----- DATA EXCERPTS -----

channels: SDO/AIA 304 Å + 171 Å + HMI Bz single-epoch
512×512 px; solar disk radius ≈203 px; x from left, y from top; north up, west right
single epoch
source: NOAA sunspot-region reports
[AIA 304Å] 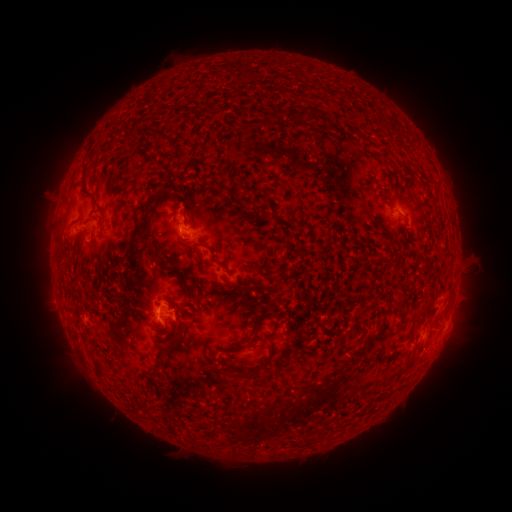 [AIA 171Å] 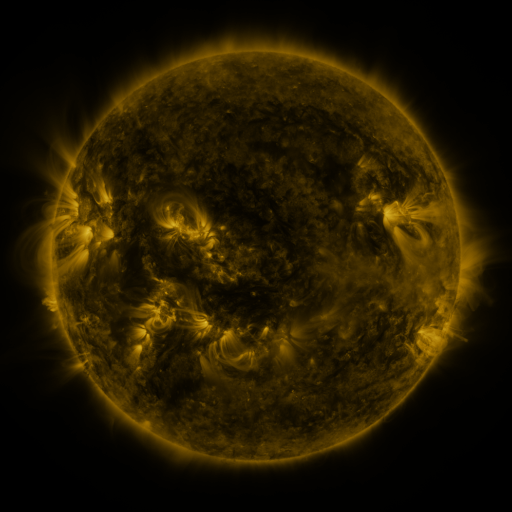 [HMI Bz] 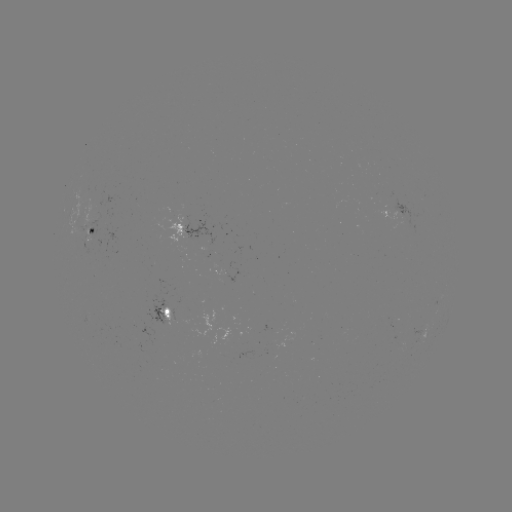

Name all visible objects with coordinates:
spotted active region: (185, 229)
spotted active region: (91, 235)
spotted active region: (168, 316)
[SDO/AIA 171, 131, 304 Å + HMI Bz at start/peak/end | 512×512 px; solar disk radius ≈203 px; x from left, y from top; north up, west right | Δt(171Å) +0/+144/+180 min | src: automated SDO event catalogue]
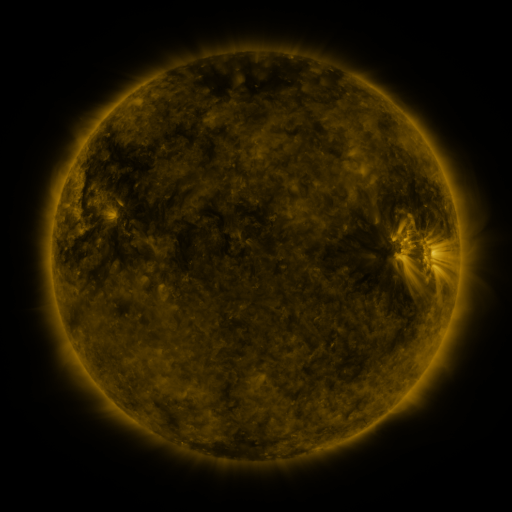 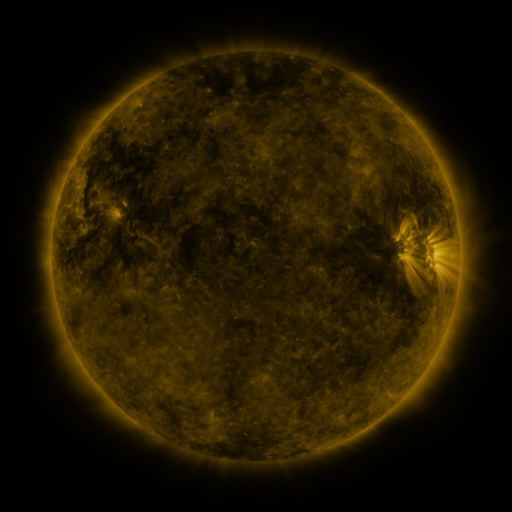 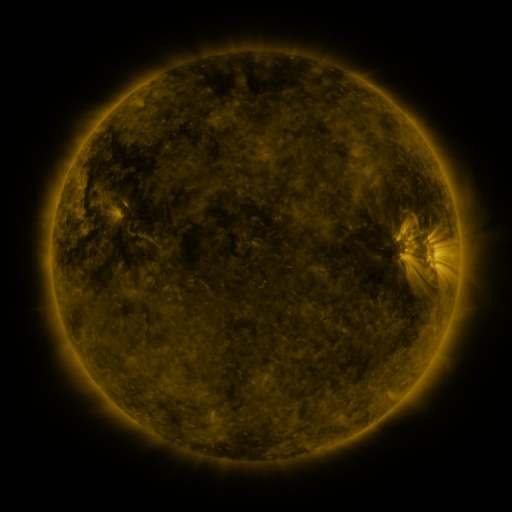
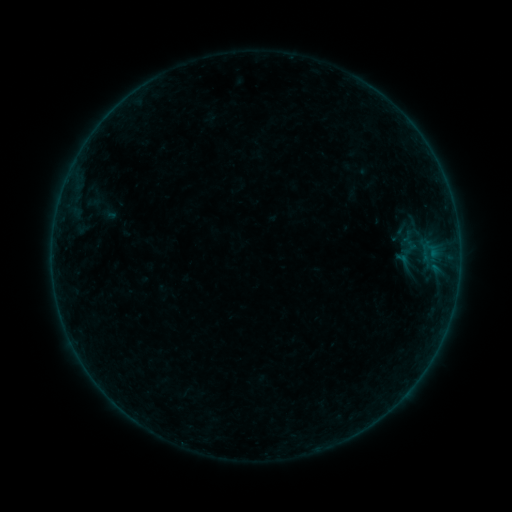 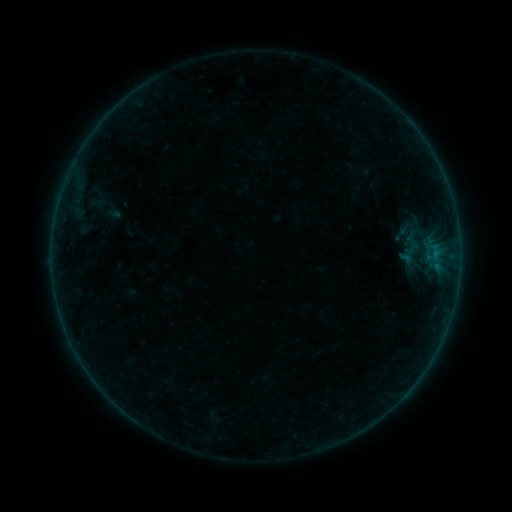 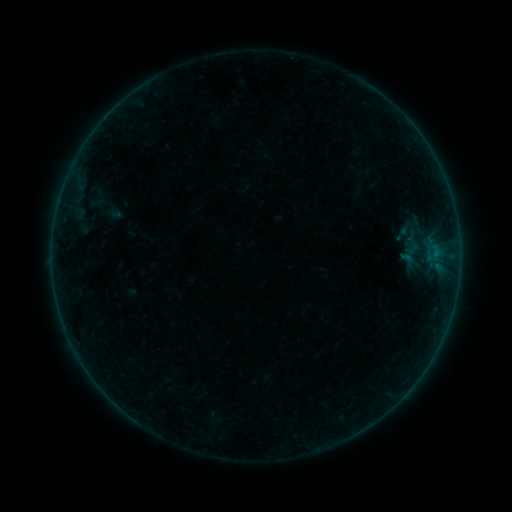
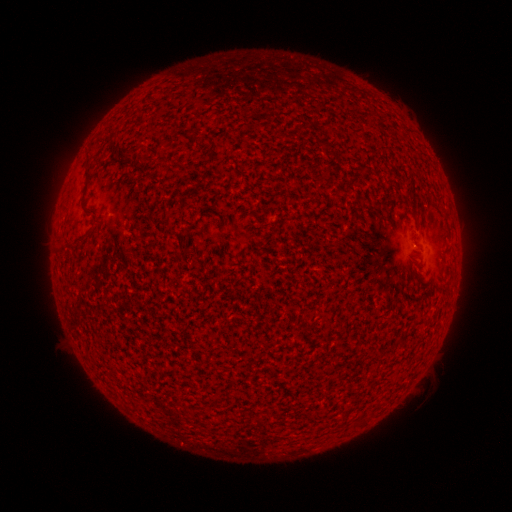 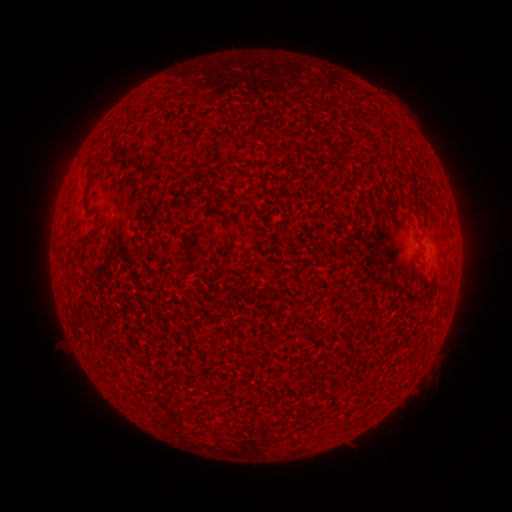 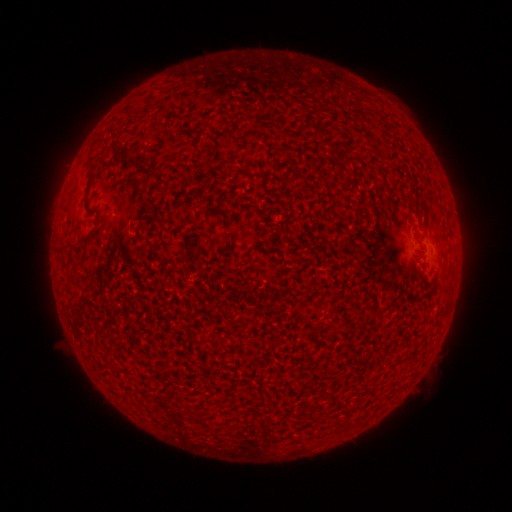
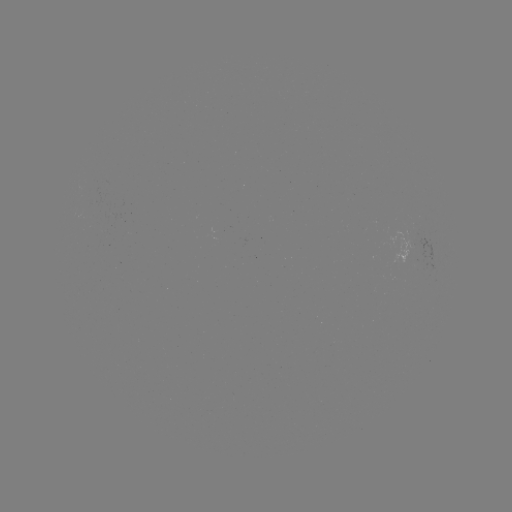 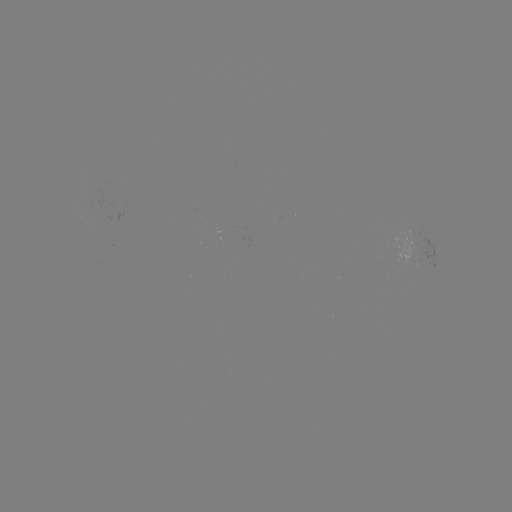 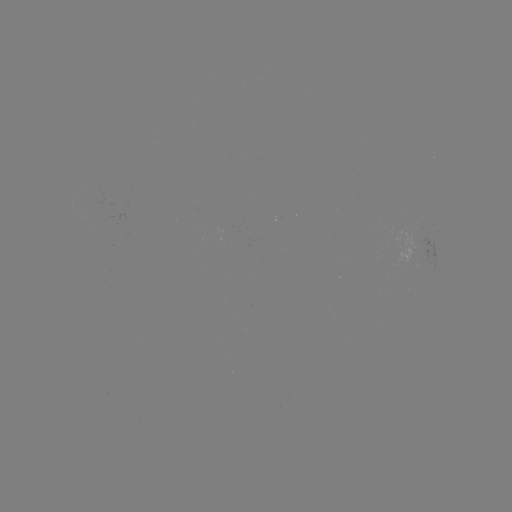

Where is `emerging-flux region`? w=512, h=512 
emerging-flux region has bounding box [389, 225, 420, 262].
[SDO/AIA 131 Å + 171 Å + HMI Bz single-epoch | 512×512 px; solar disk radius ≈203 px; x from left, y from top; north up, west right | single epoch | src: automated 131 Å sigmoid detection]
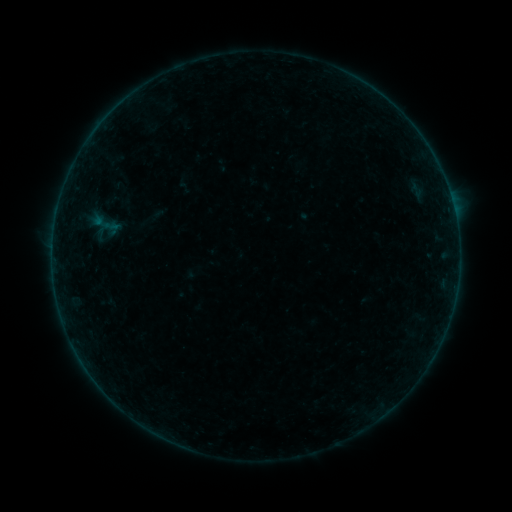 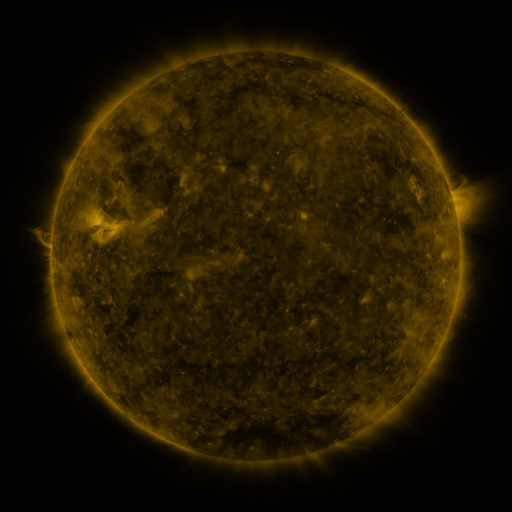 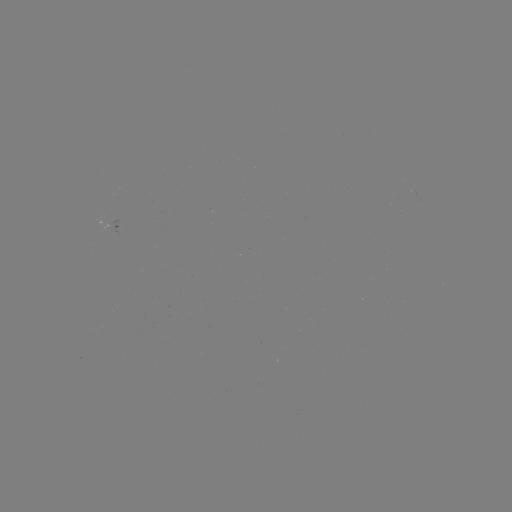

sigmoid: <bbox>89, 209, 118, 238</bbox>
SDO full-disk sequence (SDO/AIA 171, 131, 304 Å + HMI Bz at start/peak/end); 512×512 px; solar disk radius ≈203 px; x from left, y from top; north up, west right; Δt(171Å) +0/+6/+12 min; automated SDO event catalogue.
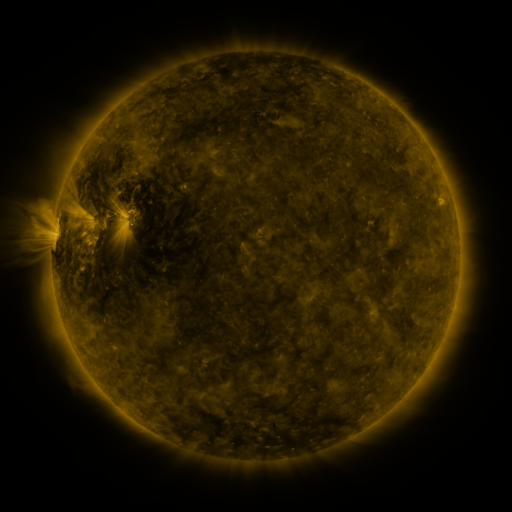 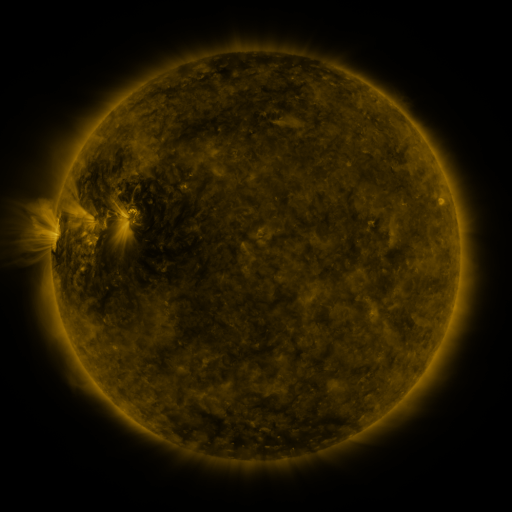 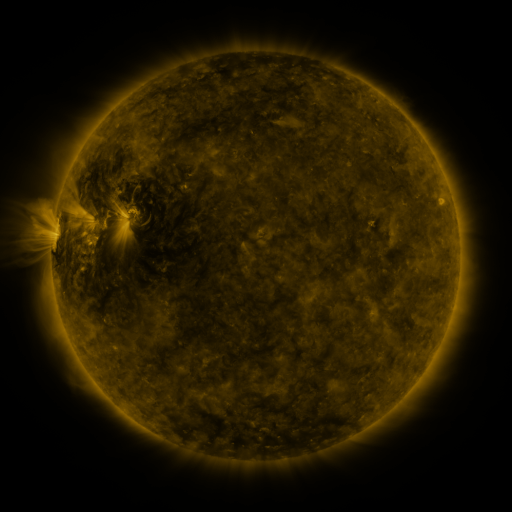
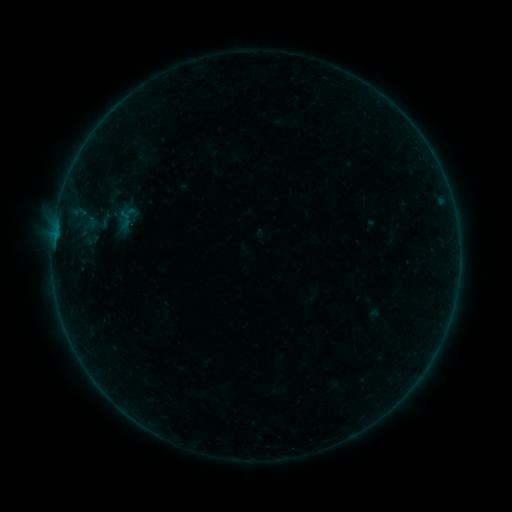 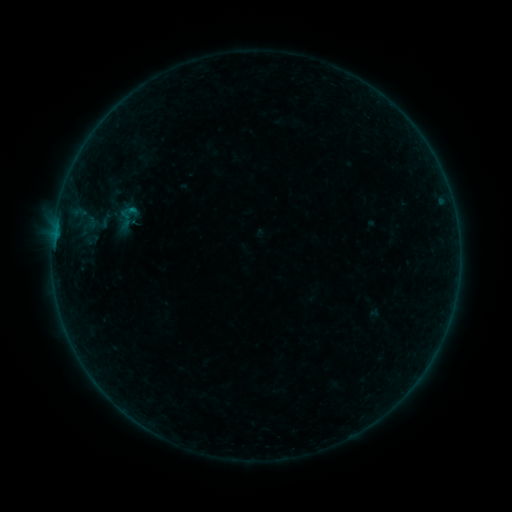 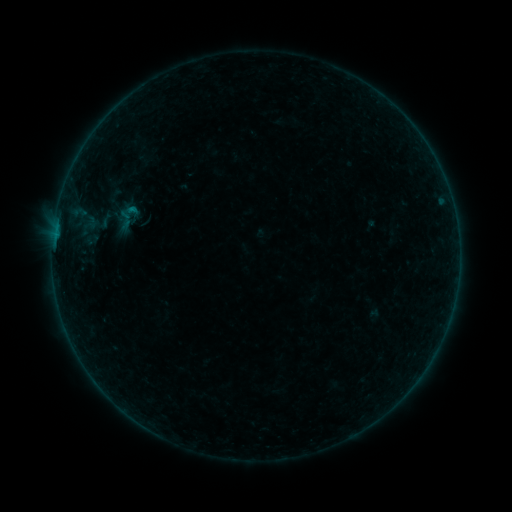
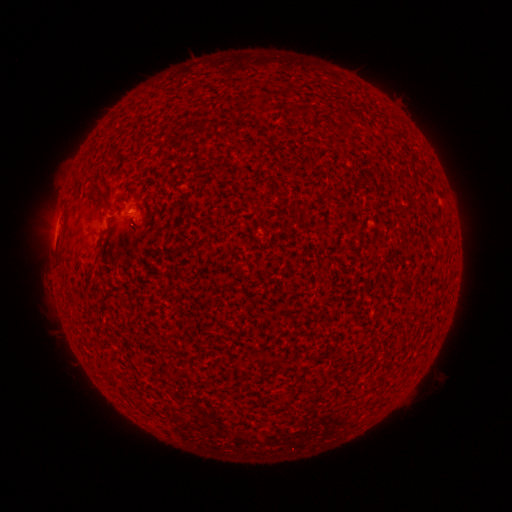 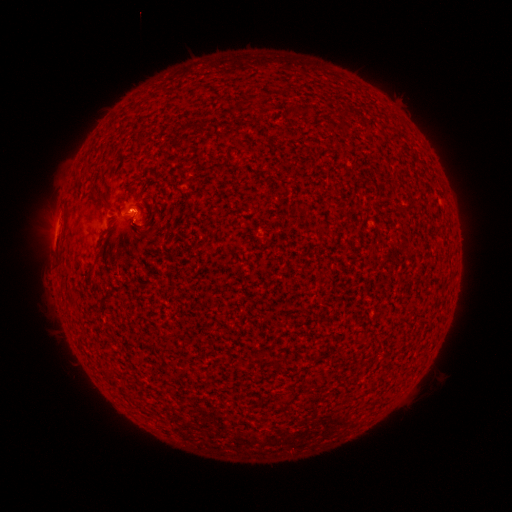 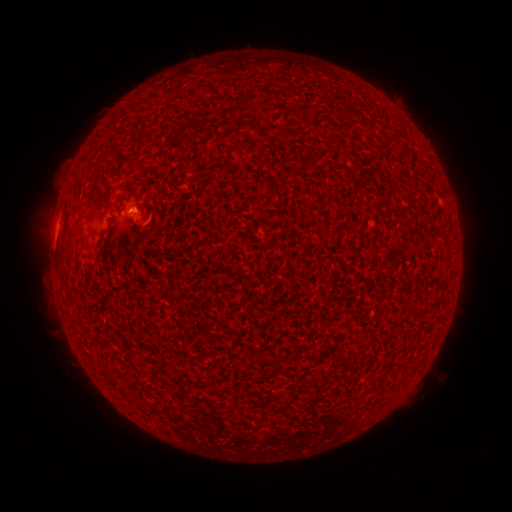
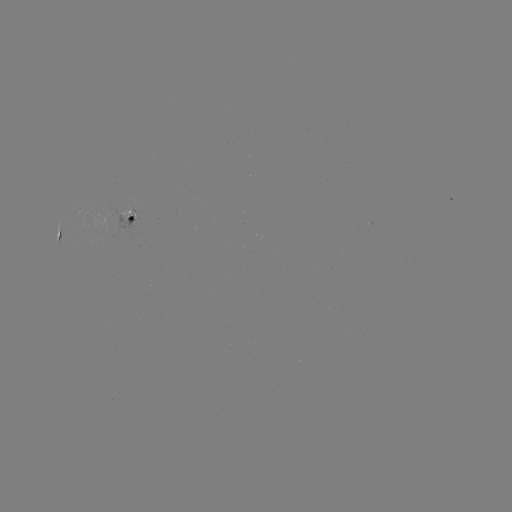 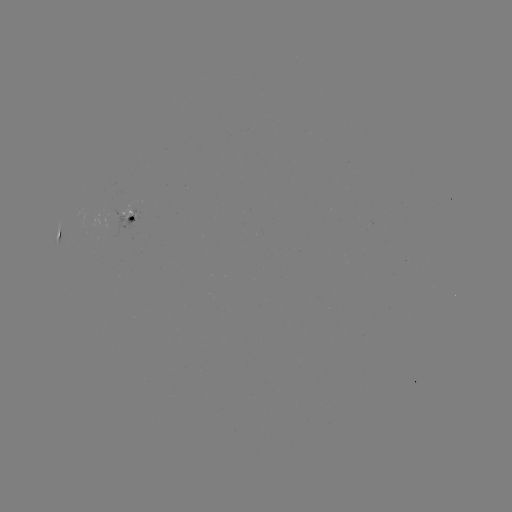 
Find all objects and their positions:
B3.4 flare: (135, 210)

-----

> [YOUR TASK]
Write out the data exactly, from the line containing "SDO full-disk sequence" through the end, including both of these boundaries. Omit the pictures from your answer.

> [THE COMPLETED TASK]
SDO full-disk sequence (SDO/AIA 171, 131, 304 Å + HMI Bz at start/peak/end); 512×512 px; solar disk radius ≈203 px; x from left, y from top; north up, west right; Δt(171Å) +0/+6/+12 min; automated SDO event catalogue.
Find all objects and their positions:
B3.4 flare: (135, 210)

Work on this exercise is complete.